Wed, January 31, 2007
CIO — One of your best developers comes to you with a unique proposal. Instead of writing software from scratch, or begging for the budget to purchase an off-the-shelf solution that would need customization anyway—well, there’s an open-source application called Foobar that does nearly everything on the wish list. The developer suggests that she could extend Foobar’s feature set, and then contribute the enhancements back to the open-source community. This way, when the next Foobar version is released, it won’t need the custom changes made all over again. And the only cost is her salary.
You’re sold. It’s a good idea, technically and financially. But it’s your job to integrate this in-house open-source development project into an enterprise setting. Some challenges are obvious, such as the intellectual property concerns your legal department will raise. That’s a topic of an upcoming article.
But there are other things you should know before you blurt out, "Sure, go ahead and spend 20 hours a week working on Foobar!" In this article, several managers and developers who have learned these lessons—the hard way—share their experience.
This is not a theoretical exercise. According to Evans Data, nearly two-thirds of developers in North America use open-source modules in the applications they write. And sometimes, their involvement goes far beyond contributing bug fixes back to the community.
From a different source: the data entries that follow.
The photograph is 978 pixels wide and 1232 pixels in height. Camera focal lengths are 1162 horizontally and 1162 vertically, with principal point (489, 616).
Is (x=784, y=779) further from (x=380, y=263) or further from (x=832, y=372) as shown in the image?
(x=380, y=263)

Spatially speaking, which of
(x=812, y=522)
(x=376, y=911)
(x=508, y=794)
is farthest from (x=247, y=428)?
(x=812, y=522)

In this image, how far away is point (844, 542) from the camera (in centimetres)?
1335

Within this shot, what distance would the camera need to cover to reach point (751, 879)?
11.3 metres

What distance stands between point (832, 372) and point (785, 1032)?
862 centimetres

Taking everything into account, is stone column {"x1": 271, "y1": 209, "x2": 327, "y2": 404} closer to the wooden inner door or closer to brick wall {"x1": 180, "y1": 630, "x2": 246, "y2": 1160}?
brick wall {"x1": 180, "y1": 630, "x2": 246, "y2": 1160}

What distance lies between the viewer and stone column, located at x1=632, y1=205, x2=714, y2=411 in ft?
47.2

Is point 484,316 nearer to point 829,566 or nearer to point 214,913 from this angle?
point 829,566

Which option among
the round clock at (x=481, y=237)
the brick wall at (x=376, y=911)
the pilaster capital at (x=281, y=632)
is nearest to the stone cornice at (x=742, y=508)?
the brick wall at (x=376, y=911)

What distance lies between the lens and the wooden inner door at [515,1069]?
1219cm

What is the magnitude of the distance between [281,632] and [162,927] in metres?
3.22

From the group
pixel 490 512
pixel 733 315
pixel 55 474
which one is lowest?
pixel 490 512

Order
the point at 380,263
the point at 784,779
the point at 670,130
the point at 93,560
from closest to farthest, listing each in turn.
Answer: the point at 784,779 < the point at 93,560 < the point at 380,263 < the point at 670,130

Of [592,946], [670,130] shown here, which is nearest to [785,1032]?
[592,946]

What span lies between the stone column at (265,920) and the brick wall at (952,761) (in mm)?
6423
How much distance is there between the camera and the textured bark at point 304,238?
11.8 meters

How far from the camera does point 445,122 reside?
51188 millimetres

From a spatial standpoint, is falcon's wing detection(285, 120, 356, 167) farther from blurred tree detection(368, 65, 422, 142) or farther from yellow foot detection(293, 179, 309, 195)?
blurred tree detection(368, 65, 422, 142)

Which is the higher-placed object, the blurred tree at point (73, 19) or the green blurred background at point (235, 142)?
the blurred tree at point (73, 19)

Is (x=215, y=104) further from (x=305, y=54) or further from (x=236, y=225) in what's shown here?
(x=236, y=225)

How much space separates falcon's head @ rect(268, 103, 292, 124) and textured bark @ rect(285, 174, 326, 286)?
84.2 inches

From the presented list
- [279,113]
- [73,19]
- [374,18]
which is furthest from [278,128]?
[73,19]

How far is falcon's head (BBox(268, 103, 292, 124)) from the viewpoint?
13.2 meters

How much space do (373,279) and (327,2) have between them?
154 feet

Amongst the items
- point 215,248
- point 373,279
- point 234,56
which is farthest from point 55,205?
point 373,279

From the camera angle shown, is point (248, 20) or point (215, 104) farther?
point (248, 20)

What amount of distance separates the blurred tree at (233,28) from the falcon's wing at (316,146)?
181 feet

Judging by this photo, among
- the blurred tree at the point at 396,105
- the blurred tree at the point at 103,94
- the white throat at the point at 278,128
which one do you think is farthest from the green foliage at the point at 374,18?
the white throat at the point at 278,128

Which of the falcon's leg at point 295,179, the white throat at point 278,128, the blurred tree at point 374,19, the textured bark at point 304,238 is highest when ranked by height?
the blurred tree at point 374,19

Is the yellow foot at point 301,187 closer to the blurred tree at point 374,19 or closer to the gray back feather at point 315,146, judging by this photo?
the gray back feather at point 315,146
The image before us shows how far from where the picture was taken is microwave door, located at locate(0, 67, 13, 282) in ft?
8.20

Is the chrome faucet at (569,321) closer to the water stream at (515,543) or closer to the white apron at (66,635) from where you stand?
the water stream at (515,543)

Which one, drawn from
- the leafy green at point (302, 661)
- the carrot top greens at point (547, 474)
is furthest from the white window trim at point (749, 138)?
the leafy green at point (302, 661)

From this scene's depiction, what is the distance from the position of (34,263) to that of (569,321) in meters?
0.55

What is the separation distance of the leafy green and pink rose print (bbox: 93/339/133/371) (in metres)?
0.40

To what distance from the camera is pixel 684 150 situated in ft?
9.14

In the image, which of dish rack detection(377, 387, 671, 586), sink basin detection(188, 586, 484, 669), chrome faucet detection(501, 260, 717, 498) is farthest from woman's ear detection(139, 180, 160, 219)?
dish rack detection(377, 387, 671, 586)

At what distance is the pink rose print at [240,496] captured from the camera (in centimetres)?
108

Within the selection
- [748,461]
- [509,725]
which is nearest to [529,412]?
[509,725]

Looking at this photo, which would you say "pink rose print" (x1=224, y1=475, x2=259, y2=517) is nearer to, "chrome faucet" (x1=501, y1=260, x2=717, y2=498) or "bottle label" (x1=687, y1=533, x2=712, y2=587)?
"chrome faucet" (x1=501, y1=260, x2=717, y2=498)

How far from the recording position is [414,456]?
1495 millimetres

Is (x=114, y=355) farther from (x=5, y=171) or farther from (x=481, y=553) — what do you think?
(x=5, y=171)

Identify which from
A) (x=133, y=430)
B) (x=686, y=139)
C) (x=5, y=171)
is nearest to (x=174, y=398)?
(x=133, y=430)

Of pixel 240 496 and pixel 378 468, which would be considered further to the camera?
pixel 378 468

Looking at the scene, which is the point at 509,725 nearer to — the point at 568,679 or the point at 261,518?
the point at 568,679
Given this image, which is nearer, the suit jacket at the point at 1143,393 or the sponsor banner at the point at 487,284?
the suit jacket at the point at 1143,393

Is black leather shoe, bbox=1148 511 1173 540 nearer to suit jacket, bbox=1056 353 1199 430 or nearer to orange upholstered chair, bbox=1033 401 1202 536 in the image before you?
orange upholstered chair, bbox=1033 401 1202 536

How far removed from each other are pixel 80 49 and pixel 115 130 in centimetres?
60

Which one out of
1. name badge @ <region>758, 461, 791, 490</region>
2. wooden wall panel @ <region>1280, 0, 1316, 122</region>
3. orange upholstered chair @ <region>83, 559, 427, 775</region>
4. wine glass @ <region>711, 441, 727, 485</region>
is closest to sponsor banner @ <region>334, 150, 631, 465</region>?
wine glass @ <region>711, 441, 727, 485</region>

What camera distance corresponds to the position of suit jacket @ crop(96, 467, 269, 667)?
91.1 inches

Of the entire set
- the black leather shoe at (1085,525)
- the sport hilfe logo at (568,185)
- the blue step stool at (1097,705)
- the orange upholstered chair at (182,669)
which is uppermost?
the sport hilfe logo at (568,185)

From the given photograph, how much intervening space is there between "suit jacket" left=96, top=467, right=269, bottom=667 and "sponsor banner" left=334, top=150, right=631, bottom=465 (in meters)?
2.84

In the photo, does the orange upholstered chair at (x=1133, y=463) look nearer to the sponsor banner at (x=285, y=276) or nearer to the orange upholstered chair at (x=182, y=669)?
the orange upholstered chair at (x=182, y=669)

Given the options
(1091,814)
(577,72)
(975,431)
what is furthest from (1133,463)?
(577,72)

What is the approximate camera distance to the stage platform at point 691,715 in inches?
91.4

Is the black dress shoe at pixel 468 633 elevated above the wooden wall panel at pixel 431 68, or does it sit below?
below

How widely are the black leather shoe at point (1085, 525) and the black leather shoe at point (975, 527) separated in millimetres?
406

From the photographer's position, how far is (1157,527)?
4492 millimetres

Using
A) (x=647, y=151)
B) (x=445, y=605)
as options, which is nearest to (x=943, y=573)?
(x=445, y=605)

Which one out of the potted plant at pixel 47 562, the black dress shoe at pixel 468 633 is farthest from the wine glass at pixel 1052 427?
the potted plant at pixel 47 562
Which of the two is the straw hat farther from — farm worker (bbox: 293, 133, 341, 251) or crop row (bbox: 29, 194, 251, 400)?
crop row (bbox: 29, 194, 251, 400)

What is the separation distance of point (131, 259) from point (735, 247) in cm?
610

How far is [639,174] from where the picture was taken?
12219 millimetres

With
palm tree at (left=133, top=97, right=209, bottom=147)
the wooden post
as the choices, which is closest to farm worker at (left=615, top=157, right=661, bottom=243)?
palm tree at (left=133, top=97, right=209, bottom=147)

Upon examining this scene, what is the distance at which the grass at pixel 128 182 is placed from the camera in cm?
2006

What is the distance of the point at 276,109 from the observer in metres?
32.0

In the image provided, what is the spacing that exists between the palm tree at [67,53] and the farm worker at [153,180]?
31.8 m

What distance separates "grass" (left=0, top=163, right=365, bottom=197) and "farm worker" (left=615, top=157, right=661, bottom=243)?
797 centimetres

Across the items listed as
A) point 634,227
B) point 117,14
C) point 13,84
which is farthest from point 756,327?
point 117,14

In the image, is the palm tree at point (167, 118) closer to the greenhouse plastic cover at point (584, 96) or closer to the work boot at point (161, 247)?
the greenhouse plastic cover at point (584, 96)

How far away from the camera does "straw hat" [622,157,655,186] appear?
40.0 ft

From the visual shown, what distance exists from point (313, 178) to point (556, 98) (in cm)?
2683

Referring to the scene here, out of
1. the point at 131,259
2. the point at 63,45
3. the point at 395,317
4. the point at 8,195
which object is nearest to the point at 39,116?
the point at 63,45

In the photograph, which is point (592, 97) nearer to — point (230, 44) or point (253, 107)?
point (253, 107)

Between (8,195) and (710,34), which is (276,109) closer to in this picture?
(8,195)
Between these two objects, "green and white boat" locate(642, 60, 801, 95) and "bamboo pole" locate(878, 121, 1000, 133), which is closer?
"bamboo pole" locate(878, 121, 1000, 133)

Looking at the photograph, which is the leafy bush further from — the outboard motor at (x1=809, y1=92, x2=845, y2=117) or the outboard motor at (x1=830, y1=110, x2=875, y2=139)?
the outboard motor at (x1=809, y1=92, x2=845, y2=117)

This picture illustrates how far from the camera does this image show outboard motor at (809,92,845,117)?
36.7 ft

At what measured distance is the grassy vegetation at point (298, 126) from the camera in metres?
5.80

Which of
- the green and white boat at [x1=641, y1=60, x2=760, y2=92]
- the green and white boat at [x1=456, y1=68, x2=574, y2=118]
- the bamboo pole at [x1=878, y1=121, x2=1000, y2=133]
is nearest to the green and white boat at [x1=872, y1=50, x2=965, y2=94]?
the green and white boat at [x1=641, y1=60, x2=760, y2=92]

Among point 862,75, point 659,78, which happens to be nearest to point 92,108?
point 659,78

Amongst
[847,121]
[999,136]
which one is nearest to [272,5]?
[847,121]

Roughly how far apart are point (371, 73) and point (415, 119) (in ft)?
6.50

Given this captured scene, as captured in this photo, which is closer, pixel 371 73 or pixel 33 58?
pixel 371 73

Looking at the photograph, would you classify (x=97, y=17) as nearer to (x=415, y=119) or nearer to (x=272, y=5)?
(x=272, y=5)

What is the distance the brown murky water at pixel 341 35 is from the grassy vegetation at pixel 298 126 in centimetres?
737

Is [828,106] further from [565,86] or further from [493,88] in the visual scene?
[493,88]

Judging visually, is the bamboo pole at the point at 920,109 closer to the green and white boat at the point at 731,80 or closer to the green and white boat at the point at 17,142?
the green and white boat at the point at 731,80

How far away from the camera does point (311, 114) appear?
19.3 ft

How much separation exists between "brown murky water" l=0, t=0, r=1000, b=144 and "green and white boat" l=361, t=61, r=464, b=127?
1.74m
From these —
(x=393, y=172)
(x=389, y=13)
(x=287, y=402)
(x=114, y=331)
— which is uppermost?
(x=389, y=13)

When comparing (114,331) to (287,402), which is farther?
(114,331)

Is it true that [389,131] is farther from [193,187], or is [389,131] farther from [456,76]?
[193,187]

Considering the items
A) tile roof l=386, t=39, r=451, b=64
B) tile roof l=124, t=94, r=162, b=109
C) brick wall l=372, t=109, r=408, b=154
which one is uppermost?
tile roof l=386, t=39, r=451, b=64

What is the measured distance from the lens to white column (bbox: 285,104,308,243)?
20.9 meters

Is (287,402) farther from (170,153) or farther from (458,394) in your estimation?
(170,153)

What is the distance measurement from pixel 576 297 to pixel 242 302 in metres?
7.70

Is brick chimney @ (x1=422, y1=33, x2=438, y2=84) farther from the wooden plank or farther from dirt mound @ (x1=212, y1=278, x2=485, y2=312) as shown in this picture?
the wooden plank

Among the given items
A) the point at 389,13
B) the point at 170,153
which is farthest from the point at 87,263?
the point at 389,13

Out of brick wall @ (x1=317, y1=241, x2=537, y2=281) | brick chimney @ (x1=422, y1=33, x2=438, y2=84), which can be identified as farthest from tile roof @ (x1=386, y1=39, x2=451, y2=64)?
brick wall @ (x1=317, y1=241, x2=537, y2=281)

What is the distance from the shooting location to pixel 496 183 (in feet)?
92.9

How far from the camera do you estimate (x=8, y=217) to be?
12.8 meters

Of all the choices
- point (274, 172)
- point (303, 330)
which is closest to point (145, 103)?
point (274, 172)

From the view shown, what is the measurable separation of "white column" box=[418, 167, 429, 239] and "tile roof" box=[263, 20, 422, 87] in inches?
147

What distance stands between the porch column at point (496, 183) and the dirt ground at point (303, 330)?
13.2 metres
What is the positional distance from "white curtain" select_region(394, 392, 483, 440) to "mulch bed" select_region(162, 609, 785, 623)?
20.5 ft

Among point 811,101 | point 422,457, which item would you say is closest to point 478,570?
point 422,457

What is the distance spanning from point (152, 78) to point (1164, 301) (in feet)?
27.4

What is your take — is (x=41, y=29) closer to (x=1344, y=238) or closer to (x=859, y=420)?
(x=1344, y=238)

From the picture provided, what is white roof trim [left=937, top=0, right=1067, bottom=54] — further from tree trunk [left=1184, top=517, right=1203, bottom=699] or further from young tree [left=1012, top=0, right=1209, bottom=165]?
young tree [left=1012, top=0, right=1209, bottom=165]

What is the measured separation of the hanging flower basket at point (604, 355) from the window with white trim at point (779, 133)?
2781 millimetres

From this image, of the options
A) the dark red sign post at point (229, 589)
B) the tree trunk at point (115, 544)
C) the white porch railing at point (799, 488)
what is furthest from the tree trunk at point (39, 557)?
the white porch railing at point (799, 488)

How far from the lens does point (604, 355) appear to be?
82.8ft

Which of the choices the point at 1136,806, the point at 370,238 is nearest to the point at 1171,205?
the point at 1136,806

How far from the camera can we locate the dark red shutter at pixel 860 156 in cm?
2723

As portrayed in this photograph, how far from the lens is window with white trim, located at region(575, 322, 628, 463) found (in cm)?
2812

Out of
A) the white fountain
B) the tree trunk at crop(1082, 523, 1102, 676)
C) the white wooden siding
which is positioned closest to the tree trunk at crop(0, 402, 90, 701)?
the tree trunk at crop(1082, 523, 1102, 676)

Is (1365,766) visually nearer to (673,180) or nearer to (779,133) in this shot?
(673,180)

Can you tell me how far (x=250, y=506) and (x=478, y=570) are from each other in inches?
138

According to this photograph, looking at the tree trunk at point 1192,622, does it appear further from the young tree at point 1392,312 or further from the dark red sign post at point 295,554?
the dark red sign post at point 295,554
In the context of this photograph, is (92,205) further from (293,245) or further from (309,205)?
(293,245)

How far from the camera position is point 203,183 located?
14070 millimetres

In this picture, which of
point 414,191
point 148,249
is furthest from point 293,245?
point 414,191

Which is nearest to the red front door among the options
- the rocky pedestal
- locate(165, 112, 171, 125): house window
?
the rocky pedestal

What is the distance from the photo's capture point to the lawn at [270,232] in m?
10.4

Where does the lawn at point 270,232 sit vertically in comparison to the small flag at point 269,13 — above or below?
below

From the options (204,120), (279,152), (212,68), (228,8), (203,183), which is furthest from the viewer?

Small contributions may involve a single employee who, on his own initiative, changes an open-source tool to increase productivity for himself and his team. Or your firm may contemplate a corporate strategy built around moving major chunks of functionality into open source.
The Temporary Fix
Sander Marechal works for a large multinational corporation in a regional IT support position. After his company acquired a competitor, IT was a mess—just as you’d expect in a merger of two big companies with different architectures. According to Marechal, the merged IT departments didn’t have a central IT call registration system. While upper management was busy deciding on a vendor, the IT people were stuck with Excel spreadsheets. Says Marechal, "My boss knows I am pretty good at developing Web applications. I do the same thing in my free time. He asked me to design and develop a system that would bridge the 1.5-year gap until a commercial system was implemented. To do so, I brought in my homegrown basecode which was derived from phpBB 3.0 Alpha and thus under a GPL license. No problem, since the system would only be used in-house."